月刊 きのこ人

【ゲッカン・キノコビト】キノコ栽培しながらキノコ撮影を趣味とする、きのこ人のキノコな日常

『きのこの絵本』

2009-08-13 21:45:04 | キノコ本
きのこの絵本 小林路子 文・絵

きのこ画の第一人者(と言えるほどキノコ画家おらんけど)によるキノコ絵本。

絵本とはいえ、ストーリーなどが特にあるわけではなく、体裁はキノコ図鑑そのもの。小林さんのイラスト以外の装飾はいっさい省き、清潔感のあるすっきりとした構成は、丹念に描かれたキノコ画を最大限、生かすためのものだ。
28×21センチの大判なので、キノコをほぼ原寸大で載せられる。それでいてなお余白が十分に取れるのだから、伸びやかで開放的な水彩画をゆったりと眺められる。ウサギやクマなどの動物のイラストが子どもたちの目を引きつけるだろう。うーん、それにしてもかわいらしい。メルヘン万歳。
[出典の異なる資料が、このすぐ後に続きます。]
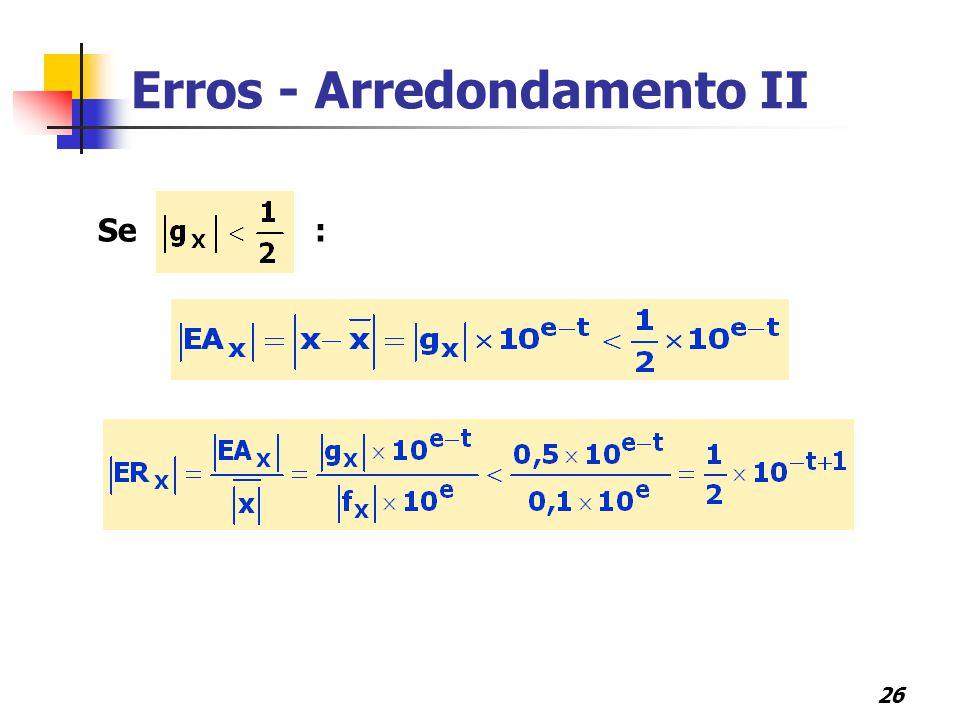 26 Erros - Arredondamento II Se :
ただ、私のようなキノコ人は、少々複雑な気持ちでこの絵本を眺めなければならない。今まで幾多のキノコ現場に繰り出してきたが、こんなメルヘンチックなキノコに出会ったことって一度でもあるか?まあ百歩譲ってそれがあったとして、そこでメルヘンチックな気分に浸ることができたか?

否!

キノコの現場ってちっともメルヘンチックじゃないぞ。なんだかジメジメしてて服がまとわりついてくるし、呼びもせんのに蚊だかハエだかが集まってくるし、地味すぎたり腐ってたり干からびたりで清潔で美しいキノコなんてほとんどないし。

ああ、こんなキノコ見られたら死んでもいい!……この絵本はキノコ人の、かくあってほしいという夢願望を具現化したバーチャル・キノコワールドと申せましょう。

……くだらんケチつけて申し訳ありません。ステキな本です。ステキ過ぎます。